I just got yelled at and lectured for a half-hour because I have an online journal. My dad wants me to go into my information and change my name and all of my info so that no weird creepy guys come stalk me in Nowheresville Wisconsin. I'm not gonna do it. It's just so stupid. I mean they are seriously unaware that millions and kajillions of college students across the world go on these things. It's a place where I can go to get away from them!

I understand that it's a risk to put your information online, but do they actually think that my name isn't anywhere else on the internet? I even told them that I only put "Brig Massoth" as my name, and my dad's like, "Well Massoth IS your name! They're gonna find you!" They're so paranoid.

When are they gonna learn that this is my life now. I'm on my own, and I don't need their help anymore. All of the billions of lectures I got over this break would have done me no good if I was at school. I mean, they can lecture me all they want whole I'm up there, but they CAN'T for God's sakes follow me around anymore.
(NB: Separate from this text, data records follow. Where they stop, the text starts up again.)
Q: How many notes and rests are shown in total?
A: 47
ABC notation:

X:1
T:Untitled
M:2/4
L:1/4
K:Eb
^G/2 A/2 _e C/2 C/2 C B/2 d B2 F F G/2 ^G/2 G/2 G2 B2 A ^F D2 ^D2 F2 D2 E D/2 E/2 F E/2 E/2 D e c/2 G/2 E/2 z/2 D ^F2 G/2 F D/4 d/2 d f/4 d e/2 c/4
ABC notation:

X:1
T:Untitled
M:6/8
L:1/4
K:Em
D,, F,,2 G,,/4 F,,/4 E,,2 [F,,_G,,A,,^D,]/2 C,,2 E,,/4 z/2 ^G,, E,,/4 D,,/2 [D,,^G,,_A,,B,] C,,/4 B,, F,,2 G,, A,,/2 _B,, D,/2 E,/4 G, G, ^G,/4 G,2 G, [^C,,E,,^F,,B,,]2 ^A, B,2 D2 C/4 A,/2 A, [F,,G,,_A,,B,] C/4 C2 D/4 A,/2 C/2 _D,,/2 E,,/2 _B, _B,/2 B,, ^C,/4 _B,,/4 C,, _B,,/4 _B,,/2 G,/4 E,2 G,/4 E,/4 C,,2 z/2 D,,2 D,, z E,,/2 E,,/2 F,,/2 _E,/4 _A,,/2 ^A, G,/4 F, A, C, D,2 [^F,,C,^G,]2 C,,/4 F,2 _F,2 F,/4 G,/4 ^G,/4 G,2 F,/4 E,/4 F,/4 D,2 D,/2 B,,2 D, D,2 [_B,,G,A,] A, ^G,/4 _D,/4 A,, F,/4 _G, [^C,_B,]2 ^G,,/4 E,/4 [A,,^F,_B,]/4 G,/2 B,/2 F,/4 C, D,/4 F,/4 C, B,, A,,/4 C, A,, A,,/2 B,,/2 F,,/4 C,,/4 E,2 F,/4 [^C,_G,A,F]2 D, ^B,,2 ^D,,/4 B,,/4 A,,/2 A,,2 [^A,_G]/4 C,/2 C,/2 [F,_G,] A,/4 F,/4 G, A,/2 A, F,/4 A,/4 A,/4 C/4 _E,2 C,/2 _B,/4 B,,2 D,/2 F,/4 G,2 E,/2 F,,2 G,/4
And don't come on here and tell me I'm wrong, because I know the rule that they made, and I damn well knew it when I was entering my name onto this site.

THEY'RE DRIVING ME NUTS!

So much has been meddled with inside of my family in the past year or so, and I tell ya, I am SICK of it. I want my own life, and I'm tired of them (exclusively my dad) always trying to teach me something. He's heard it from me more times than grains of sand on the earth, and yet he still insists on lecturing me every five minutes. There's always something you can learn in this family. No one's content to just be. I can always be this much better than I was. I'm never quite good enough, ya know? I'm never doing anything in quite the right way. And he KNOWS IT! That's the part that gets me! We've had this conversation so many times that they all blur together in my head. He knows how annoying it is to me, and yet he won't change. He's too fixed in his ways and stubborn to change for anyone else's good, yet everyone else needs to change for him.

I don't care if this is harsh, it's how I've been feeling my ENTIRE life. I just can't stand it anymore.